Fortune

“Unfortunately.” The word haunts me, like something misaligned within my inner planetology. It punctuated every meeting with my urology oncologist on November 16, one month ago.
There are certain red flag terms in the cancer world, words that seem to come out of the quotidienne everyday but in cancer talk light up with dread or hope because they translate to your chances of living beyond the year. Concerning. Not concerned. Highly concerning. Suspicious. Highly suspicious. Low suspicion. Worrisome. Aggressive. Highly aggressive. Radioactive buzzwords, their meaning spills out everywhere, infecting your consciousness and, I’m sure of it, your subconscious. They are the elevated moments in the novel of your life, the moment when Red Riding Hood realizes her dear grandmother is a wolf or Dorothy discovers the Great Oz is a weak, vulnerable, old man. Or they are the amulets, the symbols, Dorothy’s ruby slippers, Bailey’s bright yellow shirt with blue parrots in Flannery O’Conner’s “A Good Man Is Hard to Find,” the secret keys that unlock a world of meaning.

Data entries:
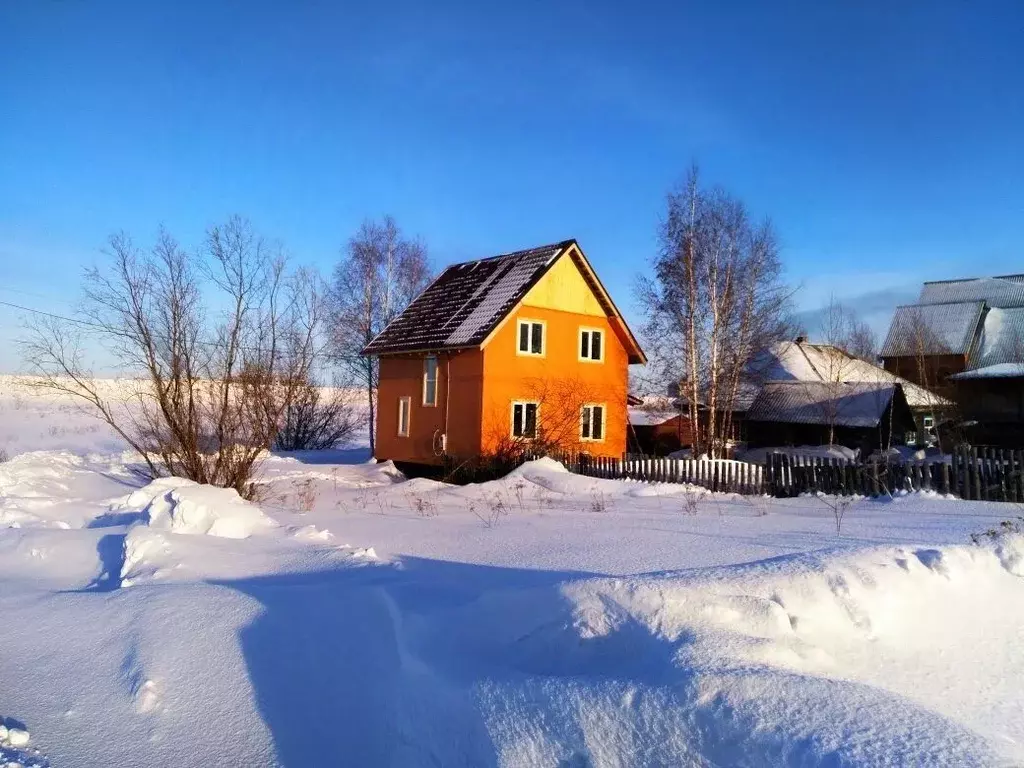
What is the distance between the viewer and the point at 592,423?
25.3 m

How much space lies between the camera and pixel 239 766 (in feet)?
13.1

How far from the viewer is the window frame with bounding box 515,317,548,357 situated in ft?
76.5

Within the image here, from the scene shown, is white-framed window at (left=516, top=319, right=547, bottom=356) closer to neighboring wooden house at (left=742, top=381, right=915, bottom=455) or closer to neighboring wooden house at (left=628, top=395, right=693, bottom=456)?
neighboring wooden house at (left=742, top=381, right=915, bottom=455)

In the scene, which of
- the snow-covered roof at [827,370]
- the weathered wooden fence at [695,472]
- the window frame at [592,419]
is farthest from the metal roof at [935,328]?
the weathered wooden fence at [695,472]

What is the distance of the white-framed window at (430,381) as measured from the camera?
2483cm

## Task directions
Quote the part of the passage on cancer vocabulary above that opens with the words "There are certain" and closes with "world of meaning.".

## Written solution
There are certain red flag terms in the cancer world, words that seem to come out of the quotidienne everyday but in cancer talk light up with dread or hope because they translate to your chances of living beyond the year. Concerning. Not concerned. Highly concerning. Suspicious. Highly suspicious. Low suspicion. Worrisome. Aggressive. Highly aggressive. Radioactive buzzwords, their meaning spills out everywhere, infecting your consciousness and, I’m sure of it, your subconscious. They are the elevated moments in the novel of your life, the moment when Red Riding Hood realizes her dear grandmother is a wolf or Dorothy discovers the Great Oz is a weak, vulnerable, old man. Or they are the amulets, the symbols, Dorothy’s ruby slippers, Bailey’s bright yellow shirt with blue parrots in Flannery O’Conner’s “A Good Man Is Hard to Find,” the secret keys that unlock a world of meaning.